Misleading IER Report on Wind Power Ignores Some Crucial Facts

December 2, 2013 | 5:25 pm
Mike Jacobs
Senior Energy Analyst

A new, misleading report on wind power has emerged from the Institute for Energy Research. This small single-issue group has released an analysis of a single federal tax policy – the wind energy Production Tax Credit (PTC) – and hidden an awful lot of relevant information in the process, including the group’s history of payments from fossil fuel interests and its distortions of renewable energy facts.

A few major flaws in the report

The IER report divides the nation into states that are hosting wind farms as receivers of federal Production Tax Credits and states that are net “payers” of federal taxes in this particular category.

IER ignores wind manufacturing and other economic benefits

IER has overlooked manufacturing benefits from the federal wind tax credit. States do not have to host wind turbines to receive benefits from the installation of wind farms.

Jobs and revenues created by the manufacturing of wind turbine equipment and components are more widespread than IER’s analysis shows. There are 10 manufacturing facilities supplying the wind industry in Georgia, 16 in Florida, 21 in California, and 40 in Michigan. In Ohio, 62 facilities make turbine components, reportedly making Ohio the top state in the nation based on the number of wind-related manufacturing facilities.

IER has also taken shortcuts in describing how the PTC benefits consumers where wind-generated electricity adds to the supply and lowers the price of electricity, landowners who receive lease payments from the wind turbines, and local communities that collect tax payments on installed wind farms.

IER left out the wind farm companies’ home states

As IER notes, it is corporations that are receiving the tax credits, not states that host the turbines. Florida is home to the largest owner of U.S. wind farm assets, NextEra Energy Resources, an affiliate of Florida Power & Light. So when IER says in their report “federal subsidies to wind power imposed a heavy tax on Floridians without conferring “benefits” to anyone in the State” the IER did not include Florida’s sixth largest public company.

IER ignores States benefit from other Federal spending

IER fails to describe that many of the states it calls a net payer on the specific program of PTC have an overall net inflow of federal tax dollars. How many of these payers are net receivers? More than half.

Looking at a few sources using a range of time spans, you can see that the map of states that are net recipients of Federal spending overlaps with the IER map that claims the opposite.

IER would get different answer with another energy source’s federal support programs

Nuclear power receives a variety of subsidies for the necessary inputs used to build nuclear power plants and produce nuclear power. The graph below shows oil & gas subsidies ahead of nuclear subsidies, and both of these are 10 times larger than subsidies for renewable energy.

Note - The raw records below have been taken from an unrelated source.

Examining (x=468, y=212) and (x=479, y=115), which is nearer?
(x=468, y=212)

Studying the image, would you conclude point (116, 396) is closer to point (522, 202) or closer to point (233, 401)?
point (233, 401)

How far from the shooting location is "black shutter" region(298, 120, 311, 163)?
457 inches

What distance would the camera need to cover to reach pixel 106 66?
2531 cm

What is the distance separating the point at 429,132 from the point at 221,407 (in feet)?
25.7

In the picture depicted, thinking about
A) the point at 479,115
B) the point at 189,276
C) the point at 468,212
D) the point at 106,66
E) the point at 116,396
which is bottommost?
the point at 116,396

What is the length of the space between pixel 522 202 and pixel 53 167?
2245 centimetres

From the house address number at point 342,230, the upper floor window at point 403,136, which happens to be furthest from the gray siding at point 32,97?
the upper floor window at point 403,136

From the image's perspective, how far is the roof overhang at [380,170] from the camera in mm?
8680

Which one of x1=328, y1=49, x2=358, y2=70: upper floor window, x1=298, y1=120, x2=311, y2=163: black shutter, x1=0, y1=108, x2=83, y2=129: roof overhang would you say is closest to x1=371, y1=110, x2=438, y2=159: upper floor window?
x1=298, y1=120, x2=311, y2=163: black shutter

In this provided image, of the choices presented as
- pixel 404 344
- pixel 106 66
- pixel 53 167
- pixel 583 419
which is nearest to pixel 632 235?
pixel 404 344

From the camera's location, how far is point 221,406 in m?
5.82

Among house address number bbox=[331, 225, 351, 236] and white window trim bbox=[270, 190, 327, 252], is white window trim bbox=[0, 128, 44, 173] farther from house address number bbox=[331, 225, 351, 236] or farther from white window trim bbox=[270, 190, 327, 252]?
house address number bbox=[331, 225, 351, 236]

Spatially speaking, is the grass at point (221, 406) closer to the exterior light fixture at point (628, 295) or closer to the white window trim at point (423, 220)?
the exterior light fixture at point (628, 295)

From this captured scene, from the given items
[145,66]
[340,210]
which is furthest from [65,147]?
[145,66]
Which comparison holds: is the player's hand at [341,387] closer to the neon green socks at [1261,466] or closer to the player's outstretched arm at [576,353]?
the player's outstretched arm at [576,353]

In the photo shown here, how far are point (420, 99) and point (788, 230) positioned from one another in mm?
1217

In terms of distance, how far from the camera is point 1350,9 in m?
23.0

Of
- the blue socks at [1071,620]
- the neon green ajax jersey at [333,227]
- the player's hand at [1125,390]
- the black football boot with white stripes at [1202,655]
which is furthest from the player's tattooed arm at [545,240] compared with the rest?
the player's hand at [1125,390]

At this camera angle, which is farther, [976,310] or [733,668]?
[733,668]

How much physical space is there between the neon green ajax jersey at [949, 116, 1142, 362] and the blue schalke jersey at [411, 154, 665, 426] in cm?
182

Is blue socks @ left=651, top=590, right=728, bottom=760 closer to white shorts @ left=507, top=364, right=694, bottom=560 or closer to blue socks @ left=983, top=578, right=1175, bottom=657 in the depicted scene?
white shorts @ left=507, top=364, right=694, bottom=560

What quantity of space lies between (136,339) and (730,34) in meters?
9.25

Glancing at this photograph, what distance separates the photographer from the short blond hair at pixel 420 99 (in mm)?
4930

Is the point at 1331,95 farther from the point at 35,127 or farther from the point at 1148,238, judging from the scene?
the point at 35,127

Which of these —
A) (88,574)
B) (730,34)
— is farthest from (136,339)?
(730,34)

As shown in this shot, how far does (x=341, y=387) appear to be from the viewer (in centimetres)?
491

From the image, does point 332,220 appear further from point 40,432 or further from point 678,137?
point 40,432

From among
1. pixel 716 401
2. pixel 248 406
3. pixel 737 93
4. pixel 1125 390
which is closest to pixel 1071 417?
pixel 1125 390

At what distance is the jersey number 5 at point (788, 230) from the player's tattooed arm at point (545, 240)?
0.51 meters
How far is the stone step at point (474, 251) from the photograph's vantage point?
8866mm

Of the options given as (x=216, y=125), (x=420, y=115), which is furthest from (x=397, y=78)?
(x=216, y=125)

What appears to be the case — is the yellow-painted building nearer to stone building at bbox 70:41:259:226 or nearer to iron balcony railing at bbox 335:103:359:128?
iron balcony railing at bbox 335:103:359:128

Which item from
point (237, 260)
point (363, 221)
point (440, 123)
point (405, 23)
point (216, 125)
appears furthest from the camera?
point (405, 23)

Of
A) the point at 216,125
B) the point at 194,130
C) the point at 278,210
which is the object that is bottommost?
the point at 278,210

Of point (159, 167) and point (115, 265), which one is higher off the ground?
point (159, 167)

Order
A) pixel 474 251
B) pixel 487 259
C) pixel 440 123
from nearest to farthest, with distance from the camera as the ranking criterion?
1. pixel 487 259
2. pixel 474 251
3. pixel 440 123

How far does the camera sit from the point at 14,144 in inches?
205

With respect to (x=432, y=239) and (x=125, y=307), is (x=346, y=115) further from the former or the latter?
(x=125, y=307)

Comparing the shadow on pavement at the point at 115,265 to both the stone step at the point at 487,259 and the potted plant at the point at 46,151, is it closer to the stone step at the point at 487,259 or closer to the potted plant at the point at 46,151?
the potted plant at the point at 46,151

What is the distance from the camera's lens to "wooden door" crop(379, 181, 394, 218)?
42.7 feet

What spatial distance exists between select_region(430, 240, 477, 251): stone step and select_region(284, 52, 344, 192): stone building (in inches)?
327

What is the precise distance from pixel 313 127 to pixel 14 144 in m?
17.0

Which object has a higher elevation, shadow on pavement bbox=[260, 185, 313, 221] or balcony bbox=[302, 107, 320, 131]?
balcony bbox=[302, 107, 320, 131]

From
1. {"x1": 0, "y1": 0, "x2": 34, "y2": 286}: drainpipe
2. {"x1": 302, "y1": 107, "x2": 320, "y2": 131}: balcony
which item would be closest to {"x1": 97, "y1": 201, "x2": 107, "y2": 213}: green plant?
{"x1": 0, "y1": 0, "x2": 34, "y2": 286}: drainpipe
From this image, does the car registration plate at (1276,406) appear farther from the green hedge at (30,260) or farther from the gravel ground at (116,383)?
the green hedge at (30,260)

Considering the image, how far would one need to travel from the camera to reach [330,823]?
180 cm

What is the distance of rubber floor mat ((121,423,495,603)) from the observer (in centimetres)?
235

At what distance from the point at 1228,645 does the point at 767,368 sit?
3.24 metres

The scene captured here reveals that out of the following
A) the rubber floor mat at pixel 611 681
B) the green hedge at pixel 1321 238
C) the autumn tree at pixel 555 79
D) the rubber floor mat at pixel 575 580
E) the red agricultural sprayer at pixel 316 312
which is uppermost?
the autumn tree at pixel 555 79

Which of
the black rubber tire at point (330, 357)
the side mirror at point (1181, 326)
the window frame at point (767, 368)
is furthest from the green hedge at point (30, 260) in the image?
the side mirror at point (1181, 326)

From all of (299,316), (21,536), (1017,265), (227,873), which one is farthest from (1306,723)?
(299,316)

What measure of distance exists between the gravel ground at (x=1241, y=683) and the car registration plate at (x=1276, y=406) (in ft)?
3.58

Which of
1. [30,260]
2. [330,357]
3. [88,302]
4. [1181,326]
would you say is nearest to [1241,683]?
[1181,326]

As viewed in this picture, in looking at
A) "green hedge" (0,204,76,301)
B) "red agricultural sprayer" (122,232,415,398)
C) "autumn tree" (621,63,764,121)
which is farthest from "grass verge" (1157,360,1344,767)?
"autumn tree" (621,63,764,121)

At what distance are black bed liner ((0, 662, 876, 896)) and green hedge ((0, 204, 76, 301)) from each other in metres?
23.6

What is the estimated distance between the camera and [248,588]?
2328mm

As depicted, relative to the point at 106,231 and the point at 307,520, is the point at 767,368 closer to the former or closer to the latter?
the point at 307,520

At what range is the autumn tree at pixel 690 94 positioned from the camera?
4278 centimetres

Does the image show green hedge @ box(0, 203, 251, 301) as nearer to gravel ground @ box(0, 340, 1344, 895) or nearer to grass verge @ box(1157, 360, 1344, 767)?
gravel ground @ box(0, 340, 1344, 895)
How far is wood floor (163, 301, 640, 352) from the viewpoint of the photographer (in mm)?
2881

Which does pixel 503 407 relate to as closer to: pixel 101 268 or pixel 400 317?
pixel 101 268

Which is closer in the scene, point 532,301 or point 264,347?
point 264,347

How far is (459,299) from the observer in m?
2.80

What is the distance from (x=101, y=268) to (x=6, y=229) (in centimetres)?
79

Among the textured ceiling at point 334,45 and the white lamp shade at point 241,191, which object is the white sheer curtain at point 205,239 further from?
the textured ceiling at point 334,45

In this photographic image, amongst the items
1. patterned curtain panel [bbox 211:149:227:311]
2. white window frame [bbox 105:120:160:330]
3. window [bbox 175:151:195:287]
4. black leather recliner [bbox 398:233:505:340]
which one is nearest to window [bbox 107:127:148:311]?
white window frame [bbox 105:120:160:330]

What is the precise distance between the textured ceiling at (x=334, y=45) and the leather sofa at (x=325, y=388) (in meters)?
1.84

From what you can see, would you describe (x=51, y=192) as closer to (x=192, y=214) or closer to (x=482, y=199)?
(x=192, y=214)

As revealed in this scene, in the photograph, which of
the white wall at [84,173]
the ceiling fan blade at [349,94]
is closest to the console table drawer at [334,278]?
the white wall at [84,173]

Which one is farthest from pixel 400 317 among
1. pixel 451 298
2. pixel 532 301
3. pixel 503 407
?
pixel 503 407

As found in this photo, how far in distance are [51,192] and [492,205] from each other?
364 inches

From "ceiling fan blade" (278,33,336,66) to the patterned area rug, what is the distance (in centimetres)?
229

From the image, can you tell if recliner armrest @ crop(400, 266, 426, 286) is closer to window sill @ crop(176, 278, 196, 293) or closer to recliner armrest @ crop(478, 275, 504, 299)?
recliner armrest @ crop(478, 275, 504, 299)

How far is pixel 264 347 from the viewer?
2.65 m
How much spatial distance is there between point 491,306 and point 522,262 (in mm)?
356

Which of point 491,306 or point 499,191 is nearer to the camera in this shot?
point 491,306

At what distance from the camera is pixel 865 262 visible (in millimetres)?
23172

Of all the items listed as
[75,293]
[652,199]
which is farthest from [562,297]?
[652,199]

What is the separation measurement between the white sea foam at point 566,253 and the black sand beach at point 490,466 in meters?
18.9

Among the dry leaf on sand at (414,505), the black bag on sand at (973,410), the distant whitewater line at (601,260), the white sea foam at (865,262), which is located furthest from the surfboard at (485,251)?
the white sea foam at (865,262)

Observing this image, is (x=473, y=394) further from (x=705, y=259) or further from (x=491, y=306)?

UCS has detailed how  nuclear power is still not viable without subsidies.  A map of the nuclear power plants shows four in Florida, five in Alabama, and seven in South Carolina. Overall, the states and the money spent for nuclear plant installations shows a different picture of benefiting states from what IER is suggesting about wind energy.

IER has not mentioned their Koch and oil connections

IER routinely refers to the wind production tax credit as a costly “subsidy.” But in previous analyses, IER has been careful to define similar incentives the oil and gas industry has received for nearly a century as beneficial “tax deductions.” When judging the merits of IER’s self-contradictory claims, it helps to know that they are one of many global warming skeptic groups that have received funding from fossil fuel interests such as ExxonMobil and the Koch brothers. Just as important, previous IER claims critical of clean energy policies have failed fact check after fact check by everyone from the Associated Press to the Wall Street Journal.     

Elliott Negin of UCS has researched IER’s funding and ties. He wrote: “Over the last decade or so, IER and its lobby arm have received hundreds of thousands of dollars from ExxonMobil; the American Petroleum Institute (API), the oil and gas industry’s trade association; the Center to Protect Patient Rights, a secretive nonprofit group linked to Charles Koch and his brother David, the billionaire owners of the coal, oil and gas behemoth Koch Industries; and the Charles Koch-controlled Claude R. Lambe Charitable Foundation. IER founder and CEO Robert L. Bradley, Jr. is an adjunct scholar at the Koch-founded and funded Cato Institute and the API- and Koch-funded Competitive Enterprise Institute. He also has been a featured speaker at the API- and Koch-funded Heartland Institute’s annual climate science-bashing conference.”